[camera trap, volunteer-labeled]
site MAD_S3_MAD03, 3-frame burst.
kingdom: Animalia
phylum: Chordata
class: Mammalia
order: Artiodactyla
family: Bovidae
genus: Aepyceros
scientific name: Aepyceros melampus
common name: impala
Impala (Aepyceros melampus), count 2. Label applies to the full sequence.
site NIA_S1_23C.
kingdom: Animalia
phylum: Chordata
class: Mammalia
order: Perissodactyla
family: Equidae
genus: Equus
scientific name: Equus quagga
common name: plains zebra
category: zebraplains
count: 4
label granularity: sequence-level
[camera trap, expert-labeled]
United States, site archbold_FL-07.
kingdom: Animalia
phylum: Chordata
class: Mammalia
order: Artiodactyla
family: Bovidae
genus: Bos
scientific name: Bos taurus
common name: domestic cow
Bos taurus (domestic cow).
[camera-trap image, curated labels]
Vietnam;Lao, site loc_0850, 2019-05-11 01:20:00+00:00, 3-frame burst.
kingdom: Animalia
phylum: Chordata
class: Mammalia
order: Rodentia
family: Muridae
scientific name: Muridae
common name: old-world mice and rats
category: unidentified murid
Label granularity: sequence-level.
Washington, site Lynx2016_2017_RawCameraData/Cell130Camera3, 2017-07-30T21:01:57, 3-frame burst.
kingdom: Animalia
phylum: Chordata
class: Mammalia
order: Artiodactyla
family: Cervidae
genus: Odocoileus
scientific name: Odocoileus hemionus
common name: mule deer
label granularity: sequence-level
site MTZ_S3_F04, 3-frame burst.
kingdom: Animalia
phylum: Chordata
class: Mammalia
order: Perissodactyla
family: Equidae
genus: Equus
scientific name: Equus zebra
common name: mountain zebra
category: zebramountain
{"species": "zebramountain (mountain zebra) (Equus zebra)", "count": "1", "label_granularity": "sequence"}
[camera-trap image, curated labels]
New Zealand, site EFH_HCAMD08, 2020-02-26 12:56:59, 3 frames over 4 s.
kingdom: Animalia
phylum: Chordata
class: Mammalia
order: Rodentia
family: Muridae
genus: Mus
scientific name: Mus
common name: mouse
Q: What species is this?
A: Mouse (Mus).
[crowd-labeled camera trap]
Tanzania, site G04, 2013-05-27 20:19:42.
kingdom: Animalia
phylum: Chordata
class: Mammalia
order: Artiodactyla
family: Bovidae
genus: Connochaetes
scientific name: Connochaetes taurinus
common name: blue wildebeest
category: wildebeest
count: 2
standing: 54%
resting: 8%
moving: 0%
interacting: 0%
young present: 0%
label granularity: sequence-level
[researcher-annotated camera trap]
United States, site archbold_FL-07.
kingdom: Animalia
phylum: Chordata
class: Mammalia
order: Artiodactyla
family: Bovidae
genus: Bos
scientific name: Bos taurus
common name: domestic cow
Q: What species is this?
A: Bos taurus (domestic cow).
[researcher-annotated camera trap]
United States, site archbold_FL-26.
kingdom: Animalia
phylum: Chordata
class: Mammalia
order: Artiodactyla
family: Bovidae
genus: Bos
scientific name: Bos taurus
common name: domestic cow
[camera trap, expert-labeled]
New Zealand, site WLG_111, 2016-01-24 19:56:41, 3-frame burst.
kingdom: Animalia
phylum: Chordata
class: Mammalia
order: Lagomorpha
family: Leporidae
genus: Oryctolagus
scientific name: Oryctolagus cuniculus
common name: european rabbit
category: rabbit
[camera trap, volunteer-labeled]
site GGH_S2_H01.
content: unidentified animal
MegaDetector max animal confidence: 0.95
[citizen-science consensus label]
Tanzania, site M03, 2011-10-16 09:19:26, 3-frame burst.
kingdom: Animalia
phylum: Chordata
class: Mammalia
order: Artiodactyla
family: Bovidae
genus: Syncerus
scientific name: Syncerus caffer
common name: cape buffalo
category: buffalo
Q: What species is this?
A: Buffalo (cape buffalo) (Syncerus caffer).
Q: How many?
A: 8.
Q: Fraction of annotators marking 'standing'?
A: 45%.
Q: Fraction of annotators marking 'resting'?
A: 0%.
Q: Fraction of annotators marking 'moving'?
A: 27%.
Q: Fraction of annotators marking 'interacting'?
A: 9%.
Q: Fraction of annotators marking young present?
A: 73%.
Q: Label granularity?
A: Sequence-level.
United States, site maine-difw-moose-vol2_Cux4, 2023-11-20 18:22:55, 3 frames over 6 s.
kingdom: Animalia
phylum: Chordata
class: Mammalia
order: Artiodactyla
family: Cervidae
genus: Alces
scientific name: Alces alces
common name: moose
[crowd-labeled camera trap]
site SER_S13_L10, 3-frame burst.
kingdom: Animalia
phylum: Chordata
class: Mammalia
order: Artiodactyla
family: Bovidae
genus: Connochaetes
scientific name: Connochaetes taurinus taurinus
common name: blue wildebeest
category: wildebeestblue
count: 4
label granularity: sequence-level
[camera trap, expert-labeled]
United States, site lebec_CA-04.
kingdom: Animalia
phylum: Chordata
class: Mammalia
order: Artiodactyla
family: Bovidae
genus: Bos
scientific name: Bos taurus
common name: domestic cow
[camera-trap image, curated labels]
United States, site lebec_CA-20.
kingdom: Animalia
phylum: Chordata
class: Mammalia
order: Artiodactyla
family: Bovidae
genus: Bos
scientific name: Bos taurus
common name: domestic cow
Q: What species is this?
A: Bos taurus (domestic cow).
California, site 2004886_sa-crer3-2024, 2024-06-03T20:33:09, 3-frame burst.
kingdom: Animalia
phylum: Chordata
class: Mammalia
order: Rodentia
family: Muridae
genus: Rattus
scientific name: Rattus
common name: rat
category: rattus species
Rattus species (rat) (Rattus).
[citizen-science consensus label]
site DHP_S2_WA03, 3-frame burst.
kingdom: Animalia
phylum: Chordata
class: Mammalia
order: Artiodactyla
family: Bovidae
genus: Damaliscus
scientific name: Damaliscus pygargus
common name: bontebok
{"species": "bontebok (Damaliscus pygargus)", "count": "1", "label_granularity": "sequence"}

• WHAT TO PRODUCE: Using the listing above, transcribe every entry exactly.

• RESPONSE TO THIS TASK:
[camera trap, volunteer-labeled]
site MAD_S3_MAD03, 3-frame burst.
kingdom: Animalia
phylum: Chordata
class: Mammalia
order: Artiodactyla
family: Bovidae
genus: Aepyceros
scientific name: Aepyceros melampus
common name: impala
Impala (Aepyceros melampus), count 2. Label applies to the full sequence.
site NIA_S1_23C.
kingdom: Animalia
phylum: Chordata
class: Mammalia
order: Perissodactyla
family: Equidae
genus: Equus
scientific name: Equus quagga
common name: plains zebra
category: zebraplains
count: 4
label granularity: sequence-level
[camera trap, expert-labeled]
United States, site archbold_FL-07.
kingdom: Animalia
phylum: Chordata
class: Mammalia
order: Artiodactyla
family: Bovidae
genus: Bos
scientific name: Bos taurus
common name: domestic cow
Bos taurus (domestic cow).
[camera-trap image, curated labels]
Vietnam;Lao, site loc_0850, 2019-05-11 01:20:00+00:00, 3-frame burst.
kingdom: Animalia
phylum: Chordata
class: Mammalia
order: Rodentia
family: Muridae
scientific name: Muridae
common name: old-world mice and rats
category: unidentified murid
Label granularity: sequence-level.
Washington, site Lynx2016_2017_RawCameraData/Cell130Camera3, 2017-07-30T21:01:57, 3-frame burst.
kingdom: Animalia
phylum: Chordata
class: Mammalia
order: Artiodactyla
family: Cervidae
genus: Odocoileus
scientific name: Odocoileus hemionus
common name: mule deer
label granularity: sequence-level
site MTZ_S3_F04, 3-frame burst.
kingdom: Animalia
phylum: Chordata
class: Mammalia
order: Perissodactyla
family: Equidae
genus: Equus
scientific name: Equus zebra
common name: mountain zebra
category: zebramountain
{"species": "zebramountain (mountain zebra) (Equus zebra)", "count": "1", "label_granularity": "sequence"}
[camera-trap image, curated labels]
New Zealand, site EFH_HCAMD08, 2020-02-26 12:56:59, 3 frames over 4 s.
kingdom: Animalia
phylum: Chordata
class: Mammalia
order: Rodentia
family: Muridae
genus: Mus
scientific name: Mus
common name: mouse
Q: What species is this?
A: Mouse (Mus).
[crowd-labeled camera trap]
Tanzania, site G04, 2013-05-27 20:19:42.
kingdom: Animalia
phylum: Chordata
class: Mammalia
order: Artiodactyla
family: Bovidae
genus: Connochaetes
scientific name: Connochaetes taurinus
common name: blue wildebeest
category: wildebeest
count: 2
standing: 54%
resting: 8%
moving: 0%
interacting: 0%
young present: 0%
label granularity: sequence-level
[researcher-annotated camera trap]
United States, site archbold_FL-07.
kingdom: Animalia
phylum: Chordata
class: Mammalia
order: Artiodactyla
family: Bovidae
genus: Bos
scientific name: Bos taurus
common name: domestic cow
Q: What species is this?
A: Bos taurus (domestic cow).
[researcher-annotated camera trap]
United States, site archbold_FL-26.
kingdom: Animalia
phylum: Chordata
class: Mammalia
order: Artiodactyla
family: Bovidae
genus: Bos
scientific name: Bos taurus
common name: domestic cow
[camera trap, expert-labeled]
New Zealand, site WLG_111, 2016-01-24 19:56:41, 3-frame burst.
kingdom: Animalia
phylum: Chordata
class: Mammalia
order: Lagomorpha
family: Leporidae
genus: Oryctolagus
scientific name: Oryctolagus cuniculus
common name: european rabbit
category: rabbit
[camera trap, volunteer-labeled]
site GGH_S2_H01.
content: unidentified animal
MegaDetector max animal confidence: 0.95
[citizen-science consensus label]
Tanzania, site M03, 2011-10-16 09:19:26, 3-frame burst.
kingdom: Animalia
phylum: Chordata
class: Mammalia
order: Artiodactyla
family: Bovidae
genus: Syncerus
scientific name: Syncerus caffer
common name: cape buffalo
category: buffalo
Q: What species is this?
A: Buffalo (cape buffalo) (Syncerus caffer).
Q: How many?
A: 8.
Q: Fraction of annotators marking 'standing'?
A: 45%.
Q: Fraction of annotators marking 'resting'?
A: 0%.
Q: Fraction of annotators marking 'moving'?
A: 27%.
Q: Fraction of annotators marking 'interacting'?
A: 9%.
Q: Fraction of annotators marking young present?
A: 73%.
Q: Label granularity?
A: Sequence-level.
United States, site maine-difw-moose-vol2_Cux4, 2023-11-20 18:22:55, 3 frames over 6 s.
kingdom: Animalia
phylum: Chordata
class: Mammalia
order: Artiodactyla
family: Cervidae
genus: Alces
scientific name: Alces alces
common name: moose
[crowd-labeled camera trap]
site SER_S13_L10, 3-frame burst.
kingdom: Animalia
phylum: Chordata
class: Mammalia
order: Artiodactyla
family: Bovidae
genus: Connochaetes
scientific name: Connochaetes taurinus taurinus
common name: blue wildebeest
category: wildebeestblue
count: 4
label granularity: sequence-level
[camera trap, expert-labeled]
United States, site lebec_CA-04.
kingdom: Animalia
phylum: Chordata
class: Mammalia
order: Artiodactyla
family: Bovidae
genus: Bos
scientific name: Bos taurus
common name: domestic cow
[camera-trap image, curated labels]
United States, site lebec_CA-20.
kingdom: Animalia
phylum: Chordata
class: Mammalia
order: Artiodactyla
family: Bovidae
genus: Bos
scientific name: Bos taurus
common name: domestic cow
Q: What species is this?
A: Bos taurus (domestic cow).
California, site 2004886_sa-crer3-2024, 2024-06-03T20:33:09, 3-frame burst.
kingdom: Animalia
phylum: Chordata
class: Mammalia
order: Rodentia
family: Muridae
genus: Rattus
scientific name: Rattus
common name: rat
category: rattus species
Rattus species (rat) (Rattus).
[citizen-science consensus label]
site DHP_S2_WA03, 3-frame burst.
kingdom: Animalia
phylum: Chordata
class: Mammalia
order: Artiodactyla
family: Bovidae
genus: Damaliscus
scientific name: Damaliscus pygargus
common name: bontebok
{"species": "bontebok (Damaliscus pygargus)", "count": "1", "label_granularity": "sequence"}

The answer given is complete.